Anyone who thinks creativity has been stifled should take a good look at all
the indie games recently. Steam has tons of games from developers that have
never been heard of before and they're making some pretty amazing games. And
they're cheap.

------
bradleyland
There are a lot of adjectives thrown around here that don't have sufficient
explanation to say whether consoles are good or bad for innovation.

"I think we actually had our golden age when game development was using floppy
disks..."

I'm guessing by this statement that when he says golden age, he's talking
about new ideas and innovative game play.

"Nintendo came along and software licensing came in and we’ve been in a dark
age since then."

So this must mean that the arrival of Nintendo and software licensing
introduced restrictions that limited game innovation and "killed" gaming.

"...there are no great companies that have been built on the back of
Nintendo."

So now we're on to great companies. Are great companies the same thing as
great games? No doubt, great companies can make great games, but "great
companies" can mean a lot of things. If you're talking from a business
perspective, you might be talking about strong profits and a good pipeline. EA
is living proof that you can build a "great company" where product innovation
takes a back seat to a "re-hash and re-release" product cycle.

Plenty of companies found a way to build great games on the Nintendo platform.
Particularly in the early days when the NES reigned supreme. Some of the best
games ever made were built for that platform. The question of whether the
companies that made them were "great" is irrelevant.

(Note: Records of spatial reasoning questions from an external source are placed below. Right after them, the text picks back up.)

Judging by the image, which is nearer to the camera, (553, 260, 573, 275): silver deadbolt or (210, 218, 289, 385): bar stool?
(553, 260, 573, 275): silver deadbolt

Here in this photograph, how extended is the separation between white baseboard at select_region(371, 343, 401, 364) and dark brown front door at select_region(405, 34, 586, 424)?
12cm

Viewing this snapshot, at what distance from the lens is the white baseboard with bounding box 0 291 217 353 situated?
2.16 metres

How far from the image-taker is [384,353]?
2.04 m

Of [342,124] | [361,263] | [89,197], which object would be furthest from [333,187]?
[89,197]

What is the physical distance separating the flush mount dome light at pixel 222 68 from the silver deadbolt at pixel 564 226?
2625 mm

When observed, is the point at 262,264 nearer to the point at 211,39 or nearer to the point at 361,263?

Fast forward to today, and I'd say we're about to come full circle. Yes, it is
more difficult to gain access to a gaming platform like the XBox, Wii, or PS3,
but they are huge markets with huge incentives. The Wii brought a whole new
round of innovative game play concepts, and the Kinect is doing the same on
the XBox platform.

In the end, whether or not console stifle innovation may not matter all that
much. The internet and mobile devices are the new floppy. Anyone can build a
game for Android. Developing for iOS costs you $99/year; hardly a high
threshold. There are already billion dollar gaming industries built atop
Flash-based gaming. As WebGL progresses, we'll see a whole new round of
creativity well up.